A team meeting: We have discussed the problem, made up several good options and now we just need to decide for one of them. But how?

In self-organized teams, where there is no boss who would automatically make the decision, deciding can take a long time, be very tedious, or decisions are revised again and again because the decision was not made in a suitable way.

To solve this problem, important components for the group have to be conscious when it makes a decision, and also have to document and communicate decisions to absent team members and stakeholders.

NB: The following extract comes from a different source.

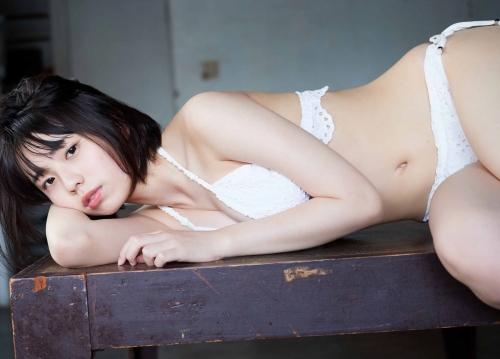菊地姫奈エロ画像065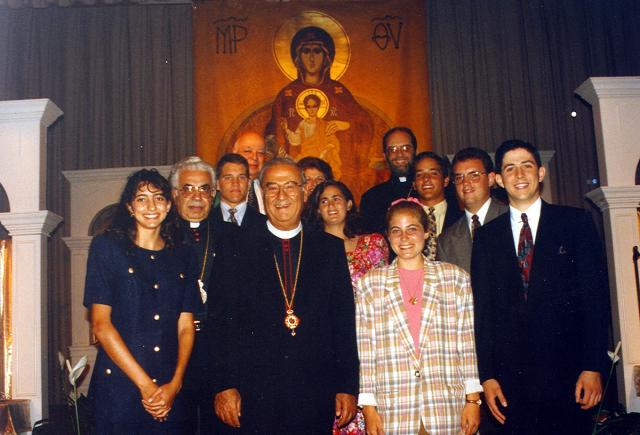 Archdiocese Oratorical Participants 1993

Also techniques for the process of decision-making itself can be very helpful. In this article, we want to present a few.

Consensus

If a decision is made by consensus, this means that everyone agrees to the selected option (no dissenting votes or abstention from voting).

Consent

In a decision made by consent, there are no vetoes against the winning option. Everyone either agrees with the winning
option or abstains from voting.

Absolute majority

A winning option has absolute majority if it has more than half of all the possible votes. There might be voters who are against the option (unlike in consensus or consent) and also abstention from voting but at least 50 % of all the voters have to have voted for it.

Relative majority

When deciding by relative majority, the option with most votes wins. The number of votes - even if these are just a few, for example, because of a low voter participation - is not relevant.

Authority

If a decision is made by authority, one person makes the decision on his or her own and just announces it to the group.

Consultation

As in a decision made by authority, in consultation again one person makes the decision and announces it to the group.
However, before that there is a consultation phase: The person who will make the decisions asks the others for their opinions, knowledge regarding the decision, preferences, and so on, and takes these into account when making the decision.

Systemic consensus

Similar to consent, systemic consensus is looking for low resistance instead of approval of the winning option, however, in a more sophisticated way. To make a decision by systemic consensus, draw a table with one column per option. The rows of the table will correspond to the voters. Then, each voter decides for each option for a resistance value from 0 (no resistance) to 10 (maximum resistance). These numbers are written inside the table cells. Then, the resistance values in each column are added up. The option corresponding to the column with the smallest sum of resistance values wins.

… add your own

Of course there are many more ways to make decisions than the ones presented here. If you find another one that works well for you, use it. And please post it as a comment to this article, so that others can also profit. Thank you!

 

We have created a poster with a summary of these decision techniques. So if you want to make the decision techniques visible in your team space, get one here.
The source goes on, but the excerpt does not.